Under a plan that would add another 2.5 million square metres to the emirate's land mass, land would be reclaimed from the navy base to the Vopak oil products storage terminal near the Port of Fujairah, said Captain Mousa Murad, the general manager of Fujairah Port.
That would allow Fujairah to add crude oil and petrochemicals to its energy industry portfolio, which already includes about 7 million cubic feet of downstream oil products storage in massive tanks lining its narrow strip of coast between the mountains and the sea.
The land reclamation master plan, which still requires investors, puts to rest claims that Fujairah's development must come to a halt when it runs out of room.
"They are always telling us: 'Oh, you are over capacity'," said Mr Murad. "This is completely not true. Why am I telling you it's not true? Because today, to have land in Singapore, there is no land available. To have land in Netherlands, it's too expensive. Here, it's cheaper."

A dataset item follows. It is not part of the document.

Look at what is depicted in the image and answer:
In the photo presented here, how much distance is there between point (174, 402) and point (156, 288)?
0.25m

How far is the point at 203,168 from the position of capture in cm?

Until recently a sleepy fishing town with a side business in container shipping and bunkering, Fujairah has transformed itself in recent years into a hub for the downstream oil trade.
With a pipeline that allows Abu Dhabi oil to bypass the Strait of Hormuz and a refinery and liquefied natural gas import terminal also being developed by the capital, Fujairah hopes to lift its economy.

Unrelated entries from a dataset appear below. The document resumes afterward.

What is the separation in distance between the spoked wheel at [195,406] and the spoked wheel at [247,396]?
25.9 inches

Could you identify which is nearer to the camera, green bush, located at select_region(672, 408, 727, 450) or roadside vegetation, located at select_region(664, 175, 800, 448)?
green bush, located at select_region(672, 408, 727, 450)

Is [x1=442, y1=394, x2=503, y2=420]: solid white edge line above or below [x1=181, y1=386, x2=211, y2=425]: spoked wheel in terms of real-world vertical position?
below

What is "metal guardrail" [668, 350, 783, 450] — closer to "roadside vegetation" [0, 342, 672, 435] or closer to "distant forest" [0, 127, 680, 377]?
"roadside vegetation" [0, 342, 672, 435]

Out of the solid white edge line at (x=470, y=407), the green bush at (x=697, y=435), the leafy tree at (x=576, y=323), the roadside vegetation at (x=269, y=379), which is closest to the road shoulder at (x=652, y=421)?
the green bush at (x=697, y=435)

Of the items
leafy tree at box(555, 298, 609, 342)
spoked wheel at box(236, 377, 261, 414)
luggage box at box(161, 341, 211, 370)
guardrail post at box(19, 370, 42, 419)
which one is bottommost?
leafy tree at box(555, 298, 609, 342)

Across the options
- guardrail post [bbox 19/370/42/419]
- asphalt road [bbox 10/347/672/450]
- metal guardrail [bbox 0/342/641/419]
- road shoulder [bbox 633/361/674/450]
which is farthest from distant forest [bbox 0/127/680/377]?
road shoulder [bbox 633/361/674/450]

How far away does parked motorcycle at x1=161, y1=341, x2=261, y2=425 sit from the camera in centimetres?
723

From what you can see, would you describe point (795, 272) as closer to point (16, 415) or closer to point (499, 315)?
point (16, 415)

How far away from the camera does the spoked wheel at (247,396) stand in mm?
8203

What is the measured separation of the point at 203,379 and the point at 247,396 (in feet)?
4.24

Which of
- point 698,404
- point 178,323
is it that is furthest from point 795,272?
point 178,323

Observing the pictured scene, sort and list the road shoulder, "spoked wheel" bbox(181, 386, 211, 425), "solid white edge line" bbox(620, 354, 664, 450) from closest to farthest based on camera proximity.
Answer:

"Crude tanks still have not come, petrochemical tanks still have not come - we have to make land available," said Mr Murad. "The advantage of this market is the flexibility of the rules and regulations of the UAE."

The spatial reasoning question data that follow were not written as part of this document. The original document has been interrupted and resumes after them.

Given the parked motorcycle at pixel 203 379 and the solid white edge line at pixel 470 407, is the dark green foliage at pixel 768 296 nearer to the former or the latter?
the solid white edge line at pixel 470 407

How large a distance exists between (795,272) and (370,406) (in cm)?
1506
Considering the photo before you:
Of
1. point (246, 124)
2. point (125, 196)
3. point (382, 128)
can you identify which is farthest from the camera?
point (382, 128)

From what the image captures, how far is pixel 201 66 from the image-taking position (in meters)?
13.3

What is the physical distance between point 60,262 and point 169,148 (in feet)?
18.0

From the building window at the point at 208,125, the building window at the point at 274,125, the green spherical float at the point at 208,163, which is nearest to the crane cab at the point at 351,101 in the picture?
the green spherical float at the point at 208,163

Petrochemical developments could ride on the output of the refinery, which is being built by Abu Dhabi's International Petroleum Investment Company, the developer of the pipeline.
A year after its opening, the pipeline, which has a capacity of 1.8 million barrels per day, is operating at less than half of its capacity, according to Mr Murad.
Between 700,000 and 800,000 barrels of oil have been flowing to Fujairah every day since June, equivalent to half of the emirate's onshore production.
That means some tankers have been partially loading in Abu Dhabi before arriving at a mooring point in Fujairah to load up.
The Port of Fujairah is also consulting storage owners on whether it should build one or two berths to accommodate very large crude carriers, the mega-sized tankers favoured by the crude industry.